Can a Director Be Investigated If Their Company Enters Liquidation?
Yes, a director can be investigated when a company enters liquidation. Once an insolvency practitioner has been appointed, they have the authority to examine the circumstances surrounding the company’s financial decline. The insolvency practitioner will investigate the conduct of the director(s) and compile their findings into a report, known as a ‘director conduct report.’
The investigation may include interviews, a review of financial management, trading practices, compliance with laws and regulations, and conflicts of interest. It may even involve gathering information from employees in various positions and levels of hierarchy in the organisation.
If any evidence of director misconduct is found, this will then be submitted to the Insolvency Service for evaluation. A decision will be made on whether you will face the prospect of disqualification proceedings and therefore a formal disqualification under the Company Directors Disqualification Act (CDDA).

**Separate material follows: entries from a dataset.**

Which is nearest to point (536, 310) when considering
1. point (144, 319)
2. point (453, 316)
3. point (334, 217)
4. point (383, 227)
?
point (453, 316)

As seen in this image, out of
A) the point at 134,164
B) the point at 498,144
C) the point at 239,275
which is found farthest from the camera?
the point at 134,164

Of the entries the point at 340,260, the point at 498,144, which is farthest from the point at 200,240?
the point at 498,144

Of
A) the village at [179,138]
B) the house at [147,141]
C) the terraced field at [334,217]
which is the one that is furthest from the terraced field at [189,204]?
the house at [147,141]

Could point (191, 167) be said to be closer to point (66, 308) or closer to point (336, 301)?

Can a Director Resign From a Company in Liquidation?
You can resign from your role as a company director while the liquidation process is ongoing; however, this will not absolve you of your responsibilities. You will still need to provide the insolvency practitioner with any documents or information they may need for their investigation, and cooperate by attending interviews if required.
It is also important to note that even after your resignation, you will remain responsible for any actions taken while you were acting as the director, including:
- Company Compliance: This includes ensuring that the company has adhered to all relevant legal and regulatory requirements, during your tenure as director.
- Debts and Liabilities: As the director, if you have provided personal guarantees for any loans or financial obligations, creditors may still be able to pursue you for those amounts, regardless of your resignation.
- Misconduct: If it is identified that you have been involved in any misconduct or wrongdoing during your time as the director, the insolvency practitioner can still act against you. This can include reporting you to the authorities, pursuing legal claims, and disqualifying you from acting as a director in the future.
Can a Director Become a Director of a New Company After Liquidation?
Yes, you can set up another limited company after your previous company has been liquidated, but there are important considerations to keep in mind. You may need to consider the extent of the debts owed by your liquidated company, as outstanding obligations may impact your ability to move forward successfully, particularly in terms of re-engaging with suppliers or obtaining favourable credit terms.
If you participated in wrongful or fraudulent trading in your previous company, you could be banned from acting as a company director for up to 15 years. With this in mind, you will need to ensure that any disqualification period ends before starting a new company.
Can a Liquidated Company’s Name Be Reused?
In most circumstances, you cannot reuse your liquidated company’s name or a similar trading name, which could mislead the public into thinking it is the same company, for up to five years after the liquidation. This is prohibited under Section 216 of the Insolvency Act 1986, and failing to comply with this law may result in fines and even imprisonment. You may also be held personally liable for the debts of the new company if it is found to have reused the liquidated company’s name.
There are, however, some circumstances where exceptions will be made that allow you to reuse the company’s name or a similar name:
- If the company name belongs to another pre-existing company you have owned for at least 12 months, before the current company went into liquidation. The other company also has to have traded for the whole of the 12 months before the liquidation.
- If your new company purchases the old company from the liquidator, including its debts. This could be the purchase of a substantial part of the company or the company in its entirety. If you take this route, you need to inform all creditors within 28 days of purchase and place a notice in the Gazette.
- If you apply for permission to reuse the name from the court, this application must be made within seven days of the liquidation.